Despite not taking the normal path via the academic and institutional channels, Lucas quickly made a name for himself in Madrid. His first canvases are documented in 1841 yet in only a few years his career became consolidated. In a relatively short time he achieved a number of noteworthy objectives, as for example the execution of the tempera decoration of the Teatro Real opera house ceiling in Madrid, appointment as an honorary court landscape painter and distinction as a Knight of the Order of Charles III. In 1855 his prestige further increased with favourable reviews for the two paintings he had sent to the Paris Universal Exhibition and a commission to value Goya's Black Paintings. A large clientele ensured Lucas a more than comfortable financial situation until the overthrow of Isabella II, when most of his former patrons went into exile with the queen. His travels through various European countries (and possibly even Morocco) and his friendship with Édouard Manet add the finishing touches to any description of his character. Lucas must also have been a man with a strong personality, tremendous courage and deep sensitivity.

After his death in 1870 he was forgotten by the critics until the early 20th century, when his memory was revived by the collector José Lázaro and the painter Eugenio Lucas Villaamil, Lucas's son from an affair with Francisca Villaamil.

Lucas was above all a great observer, a painter constantly in search of the light, volume, colour and motion pervading the world around him, a dynamic reality he strove to capture, avoiding the linear precision of drawing as he felt that it constrained him. His remarkable versatility and restless nature spurred him to address very disparate issues and techniques through the exploration of a wide range of genres, from the more classical, such as allegory or still life, to other, basically more Romantic ones like portraiture, landscape, interiors, political and religious satire and Orientalism. However, most representative of his oeuvre is genre painting, his favourite themes in this respect being the corrida, as rendered in the form of amateur and professional bullfights illustrating every possible movement or pass. Nevertheless, analysis of his bullfighting production as a whole reveals that his true interest lay not only in the spectacle itself but indeed in all that surrounded it. As this canvas proves, he paid special attention to the kind of folk attracted to that world.

Although documentary evidence exists regarding Lucas's participation in the Academy's 1841 exhibition, the four works he entered have either not survived or have never been identified, which makes Majo and Maja (also entitled Majos in Spanish) together with The Bandits (both dated 1842) his first known signed pictures. This painting, which is considered the first evidence of the beginning of his career, contains many of the elements that appeared as constants in his painting.

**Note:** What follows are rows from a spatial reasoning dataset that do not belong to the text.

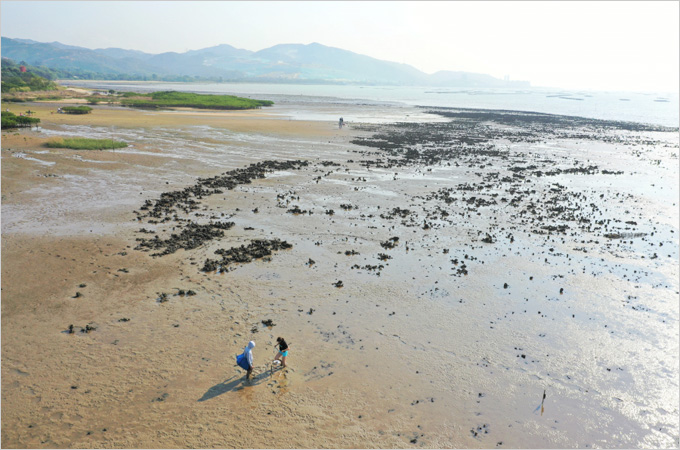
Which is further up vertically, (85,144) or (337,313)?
(85,144)

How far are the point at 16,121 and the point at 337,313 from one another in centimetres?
5774

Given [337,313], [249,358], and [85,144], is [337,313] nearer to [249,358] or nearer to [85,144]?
[249,358]

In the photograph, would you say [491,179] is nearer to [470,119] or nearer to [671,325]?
[671,325]

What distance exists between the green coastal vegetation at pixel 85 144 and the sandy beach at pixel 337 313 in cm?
773

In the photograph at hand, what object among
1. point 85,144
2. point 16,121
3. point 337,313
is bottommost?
point 337,313

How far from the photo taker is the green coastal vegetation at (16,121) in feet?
167

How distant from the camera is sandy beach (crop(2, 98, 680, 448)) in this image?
1077cm

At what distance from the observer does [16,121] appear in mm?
52844

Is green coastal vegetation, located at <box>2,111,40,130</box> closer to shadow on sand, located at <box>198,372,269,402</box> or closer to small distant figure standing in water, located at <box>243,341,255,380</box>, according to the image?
shadow on sand, located at <box>198,372,269,402</box>

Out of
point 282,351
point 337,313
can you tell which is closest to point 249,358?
point 282,351

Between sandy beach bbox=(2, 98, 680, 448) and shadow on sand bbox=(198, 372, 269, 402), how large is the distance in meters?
0.05

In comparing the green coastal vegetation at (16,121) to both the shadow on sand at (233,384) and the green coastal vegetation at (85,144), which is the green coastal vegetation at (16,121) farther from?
the shadow on sand at (233,384)

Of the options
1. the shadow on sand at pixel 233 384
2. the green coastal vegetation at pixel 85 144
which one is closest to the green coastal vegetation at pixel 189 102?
the green coastal vegetation at pixel 85 144

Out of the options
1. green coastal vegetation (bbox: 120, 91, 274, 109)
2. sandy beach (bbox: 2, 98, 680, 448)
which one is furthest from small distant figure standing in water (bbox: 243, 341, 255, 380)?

Here the first things to draw the eye are the cloudscape and the interplay of contrasting planes of light providing the work with depth and movement. The gloom in the foreground also captures the attention through the vibrant colours used to depict the couple in the courtship scene. The large area of red surrounding the beau serves to highlight the figure of the maja and the traces of gold on her shoulders, sleeves and skirt. The space behind them containing the old procuress and part of the crowd is shadowy and thus brings depth to the picture, while the indistinct white sand in the ring, the boxes, and the sky in the background provide clarity rendered through a bright palette whose uniformity is broken by delicately applied blues.

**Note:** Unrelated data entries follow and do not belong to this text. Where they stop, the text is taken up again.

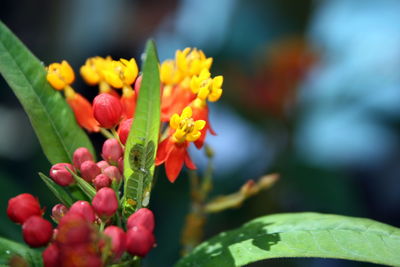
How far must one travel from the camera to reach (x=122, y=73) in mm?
1447

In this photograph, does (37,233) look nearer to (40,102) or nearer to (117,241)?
(117,241)

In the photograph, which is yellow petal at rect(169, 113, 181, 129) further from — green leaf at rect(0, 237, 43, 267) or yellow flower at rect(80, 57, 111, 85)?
green leaf at rect(0, 237, 43, 267)

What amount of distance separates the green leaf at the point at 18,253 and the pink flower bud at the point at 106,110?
340 mm

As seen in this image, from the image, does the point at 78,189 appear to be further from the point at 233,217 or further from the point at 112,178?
the point at 233,217

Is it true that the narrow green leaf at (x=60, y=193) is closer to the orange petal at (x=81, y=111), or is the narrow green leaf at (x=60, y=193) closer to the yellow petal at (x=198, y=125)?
the orange petal at (x=81, y=111)

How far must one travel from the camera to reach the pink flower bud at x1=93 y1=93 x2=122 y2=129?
1355 mm

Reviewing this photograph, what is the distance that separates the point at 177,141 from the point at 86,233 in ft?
1.21

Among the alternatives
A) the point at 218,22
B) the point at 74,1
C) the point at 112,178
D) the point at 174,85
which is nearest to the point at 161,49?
the point at 218,22

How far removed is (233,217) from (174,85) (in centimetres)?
145

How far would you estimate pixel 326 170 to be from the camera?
3219 millimetres

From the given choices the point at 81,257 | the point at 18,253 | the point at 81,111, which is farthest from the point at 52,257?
the point at 81,111

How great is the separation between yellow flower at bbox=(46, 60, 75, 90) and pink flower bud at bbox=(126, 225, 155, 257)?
18.6 inches

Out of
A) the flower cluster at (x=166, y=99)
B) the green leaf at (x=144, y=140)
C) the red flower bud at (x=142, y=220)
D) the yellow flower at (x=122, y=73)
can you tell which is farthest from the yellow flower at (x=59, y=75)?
the red flower bud at (x=142, y=220)

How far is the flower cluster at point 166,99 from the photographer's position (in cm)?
136
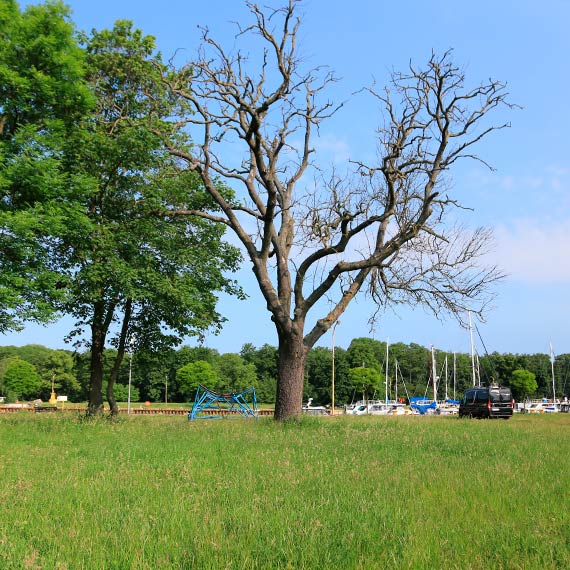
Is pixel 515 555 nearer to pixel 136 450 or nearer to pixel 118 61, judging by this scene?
pixel 136 450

The Manolo and Majo types, inspired directly by Goya (also known as the genius of Fuendetodos), are central to all of Eugenio Lucas's work. He always highlighted their most picturesque and anecdotal aspects through scenes of flirting, trysts, courtship and flattery, for such characters with their postures and gestures are fully consonant with the artist's constant concern for the same factors: light, colour, movement, narrative and, ultimately, expression.